Zespoły ratownicze składające się ze strażaków i żołnierzy kierowały łodziami po ulicach Tula, ratując ludzi z zalanych domów.
Rynek miasta został całkowicie zalany. W jednym miejscu nad rzeką widać było plątaninę naczep, autobusów, cystern i samochodów tkwiących jeden na drugim, na wpół zanurzonych w pędzącej wodzie.
Silne trzęsienie ziemi
Ulewy to nie jedyny problem, z jakim musiał zmierzyć się kraj. We wtorek wieczorem w okolicy Acapulco doszło do trzęsienia ziemi. W stolicy kraju - Meksyku, oddalonym o ponad 300 kilometrów zakołysały się budynki. W środę rano poinformowano, że w stanie Guerrero zginęła jedna osoba.
Magnituda wstrząsu osiągnęła 7,0. Epicentrum wstrząsu znajdowało się na głębokości około 10 kilometrów, a jego środek około 17 kilometrów na północny wschód od Acapulco.
W niektórych częściach stolicy ziemia trzęsła się przez prawie minutę. Niektórzy ludzie ewakuowali się na krótko ze swoich budynków, ale większość szybko wróciła do środka. Władze Meksyku poinformowały, że nie było doniesień o zniszczeniach w mieście, w niektórych dzielnicach odcięto dostawy prądu.
==*==
Odpowiedz krótko na pytania do fragmentu o powodzi w Tula i trzęsieniu ziemi koło Acapulco:
1. Kto tworzył zespoły ratownicze pływające łodziami po ulicach Tula?
2. Jaką magnitudę osiągnął wstrząs?
3. Jak długo w niektórych częściach stolicy trzęsła się ziemia?
Dane stanowią odrębny materiał, niezwiązany z tekstem.

**Zapisane dane:**
==*==
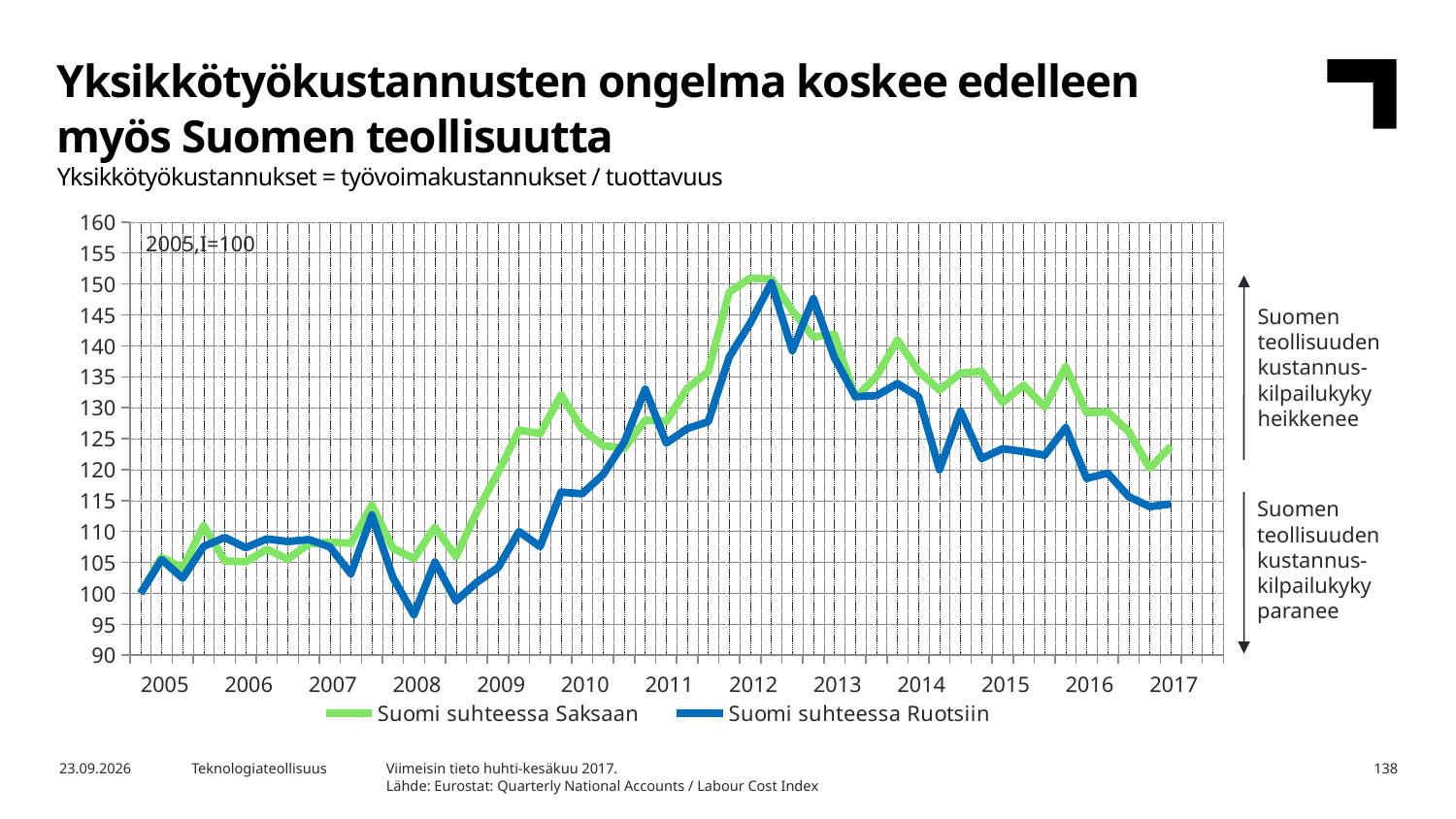
Is the value of 'Suomi suhteessa Saksaan' at the end of the series in 2017 greater or less than 120? greater At the end of the series in 2017, which line is higher: 'Suomi suhteessa Saksaan' or 'Suomi suhteessa Ruotsiin'? Suomi suhteessa Saksaan How many series does the legend list? 2 In which year does 'Suomi suhteessa Ruotsiin' reach its lowest value? 2008 What is the index value of both series at the start of 2005, according to the note on the chart? 100 What kind of chart is shown on the slide? Line chart What are the two series named in the legend? Suomi suhteessa Saksaan; Suomi suhteessa Ruotsiin Is the value of 'Suomi suhteessa Ruotsiin' at the end of the series in 2017 greater or less than 120? less In which year does 'Suomi suhteessa Saksaan' reach its highest value? 2012 Do both series rise or fall overall from their 2012 peak to 2017? Fall What colour is the line for 'Suomi suhteessa Ruotsiin'? Blue Is the lowest value of 'Suomi suhteessa Ruotsiin' in 2008 greater or less than 100? less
==*==
**Odpowiedź:**
1. Strażacy i żołnierze.
2. 7,0.
3. Prawie minutę.